- Active: May 10, 1864, to September 9, 1864
- Country: United States
- Allegiance: Union
- Branch: Infantry

= 153rd Ohio Infantry Regiment =

The 153rd Ohio Infantry Regiment, sometimes 153rd Ohio Volunteer Infantry (or 153rd OVI) was an infantry regiment in the Union Army during the American Civil War.

==Service==
The 153rd Ohio Infantry was organized at Camp Dennison near Cincinnati, Ohio, and mustered on May 10, 1864, for 100 days service under the command of Colonel Israel Stough.

The regiment left Ohio for Harpers Ferry, West Virginia, May 10 and was attached to Railroad Guard, Reserve Division, Department of West Virginia. Served guard duty at Harpers Ferry and along the line of the Baltimore & Ohio Railroad until June 29. Action at Hammack's Mills, Oldtown, July 3. North Mountain July 3. South Branch Bridge and Patterson's Creek Bridge July 4. Sir John's Run July 6. Green Springs Run August 2. Moved to Camp Chase, Columbus, Ohio, August 30.

__WHAT THIS EXERCISE ASKS__:
1. In the 153rd Ohio Infantry article, who commanded the regiment when it mustered in for 100 days of service?
2. Please list every place where the 153rd Ohio Infantry article records the regiment in action, with the date it gives for each.
3. Write the next part of the 153rd Ohio Infantry article, picking up after its final sentence.

__SOURCE DATA__:

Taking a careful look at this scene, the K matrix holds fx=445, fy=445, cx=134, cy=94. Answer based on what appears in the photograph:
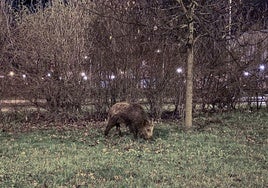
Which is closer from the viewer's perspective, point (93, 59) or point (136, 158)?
point (136, 158)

__WRITTEN ANSWERS__:
1. Colonel Israel Stough.

2.
Hammack's Mills, Oldtown, July 3
North Mountain, July 3
South Branch Bridge, July 4
Patterson's Creek Bridge, July 4
Sir John's Run, July 6
Green Springs Run, August 2

3.
The 153rd Ohio Infantry mustered out of service September 9, 1864, at Camp Chase.

==Ohio National Guard==
Over 35,000 Ohio National Guardsmen were federalized and organized into regiments for 100 days service in May 1864. Shipped to the Eastern Theater, they were designed to be placed in "safe" rear areas to protect railroads and supply points, thereby freeing regular troops for Lt. Gen. Ulysses S. Grant’s push on the Confederate capital of Richmond, Virginia. As events transpired, many units found themselves in combat, stationed in the path of Confederate Gen. Jubal Early’s veteran Army of the Valley during its famed Valley Campaigns of 1864. Ohio Guard units met the battle-tested foe head on and helped blunt the Confederate offensive thereby saving Washington, D.C. from capture. Ohio National Guard units participated in the battles of Monacacy, Fort Stevens, Harpers Ferry, and in the siege of Petersburg.

The 153rd OVI was formed from the 41st regiment of the Ohio National Guard along with two companies from the 35th regiment of the Ohio National Guard.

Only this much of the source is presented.